As crônicas versam pelos assuntos mais diversos, entre textos contemplativos da arte e do cotidiano, análises da nossa sociedade pós-moderna, confluência das artes com o dia-a-dia no mundo, críticas e opiniões sócio-comportamentais, algumas estórias das andanças do autor pelo mundo e sua paixão por seu estado natal, Minas Gerais. Textos que passam sinceridade nos convidando para uma reflexão do que foi abordado.

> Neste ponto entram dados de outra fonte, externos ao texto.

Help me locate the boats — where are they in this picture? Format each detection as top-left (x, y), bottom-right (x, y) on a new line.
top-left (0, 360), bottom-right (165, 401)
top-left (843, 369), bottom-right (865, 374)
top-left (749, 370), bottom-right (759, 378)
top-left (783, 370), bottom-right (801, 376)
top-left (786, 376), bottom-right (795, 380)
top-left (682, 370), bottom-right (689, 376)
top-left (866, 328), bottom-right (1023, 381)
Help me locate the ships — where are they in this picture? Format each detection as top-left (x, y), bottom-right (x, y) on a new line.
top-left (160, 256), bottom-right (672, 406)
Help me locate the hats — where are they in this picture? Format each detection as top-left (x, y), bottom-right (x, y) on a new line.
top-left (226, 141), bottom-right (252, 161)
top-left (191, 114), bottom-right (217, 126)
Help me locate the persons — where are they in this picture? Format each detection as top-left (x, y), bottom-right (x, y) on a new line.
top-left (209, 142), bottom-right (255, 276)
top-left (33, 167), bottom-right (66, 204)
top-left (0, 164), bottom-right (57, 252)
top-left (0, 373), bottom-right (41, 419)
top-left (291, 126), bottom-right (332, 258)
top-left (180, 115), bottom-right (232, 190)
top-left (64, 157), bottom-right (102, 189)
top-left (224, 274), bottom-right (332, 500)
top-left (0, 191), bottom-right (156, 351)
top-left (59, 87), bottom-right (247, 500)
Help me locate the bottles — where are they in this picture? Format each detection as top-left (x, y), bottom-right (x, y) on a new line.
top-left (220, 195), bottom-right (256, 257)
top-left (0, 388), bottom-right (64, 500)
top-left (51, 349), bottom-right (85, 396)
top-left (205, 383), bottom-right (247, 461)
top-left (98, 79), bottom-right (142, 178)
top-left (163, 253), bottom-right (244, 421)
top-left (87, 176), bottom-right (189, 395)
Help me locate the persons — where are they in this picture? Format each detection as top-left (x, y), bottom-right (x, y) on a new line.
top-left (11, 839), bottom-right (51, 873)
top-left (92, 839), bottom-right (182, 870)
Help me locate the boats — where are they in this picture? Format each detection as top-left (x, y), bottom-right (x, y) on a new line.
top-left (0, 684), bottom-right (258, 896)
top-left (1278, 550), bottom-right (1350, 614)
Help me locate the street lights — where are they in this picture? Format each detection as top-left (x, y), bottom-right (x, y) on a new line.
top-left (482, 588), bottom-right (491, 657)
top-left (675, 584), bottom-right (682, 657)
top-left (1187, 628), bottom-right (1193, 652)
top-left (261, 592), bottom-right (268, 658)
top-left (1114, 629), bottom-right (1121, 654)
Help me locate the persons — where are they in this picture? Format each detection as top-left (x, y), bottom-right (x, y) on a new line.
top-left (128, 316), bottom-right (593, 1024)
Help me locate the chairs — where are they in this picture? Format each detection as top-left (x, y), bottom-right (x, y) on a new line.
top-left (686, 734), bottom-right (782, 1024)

Por ser uma obra com diversos textos opinativos, naturalmente haverá a concordância e a discordância do leitor com o autor, com visões de mundo e preceitos que divergem, mas acredito que esse seja um dos papéis da crônica, não apenas informar, mas colocar o “tempero” do cronista, usando para fazer a sua crítica ou contar a sua história cotidiana, elementos de prosa, lirismo ou poesia. Sendo então textos curtos, estes nunca esgotam ou vão a fundo em uma questão específica, mas podem gerar naquele que o lê a centelha do debate e discussão daquelas ideias apresentadas, seja por achar coerente o ponto de vista ou encontrar uma opinião totalmente divergente.

Evocando em muitos textos esse sentimento de reflexão, Como Andar no Labirinto, não é um livro para se ler de cabo a rabo de uma vez, mas sim para degustar alguns textos diariamente, e como o próprio autor clama em um de seus escritos, não deglutir a informação, mas digeri-la mastigando aos poucos e aproveitando todas as nuances que a obra pode lhe oferecer.

Interessante também notar a organização dos textos, que pelo menos num primeiro olhar, não tem uma sequência lógica, dividida em capítulos ou por datas, nada disso. Mas de alguma forma subjetiva eles apresentam uma fluidez sequencial, sem nenhum tema central, mas com pontos orgânicos que se comunicam subliminarmente. Talvez demonstrando um pouco dos labirintos que formam a nossa sociedade e complexidade humana, e que tanto fascinam o autor. Permitindo com que textos sobre “Recortes da Vida” e a “Redescoberta da Lentidão” façam o mesmo sentido relacional tanto lado a lado como em qualquer ordem apresentada.

O vasto currículo e premiada obra de Affonso Romano de Sant’Anna dispensam qualquer elogio quanto a sua capacidade e fluência de escrita. Encerrando assim, uma boa indicação para um livro, que não se pretende muito além de questionar e refletir, como se isso fosse pouco.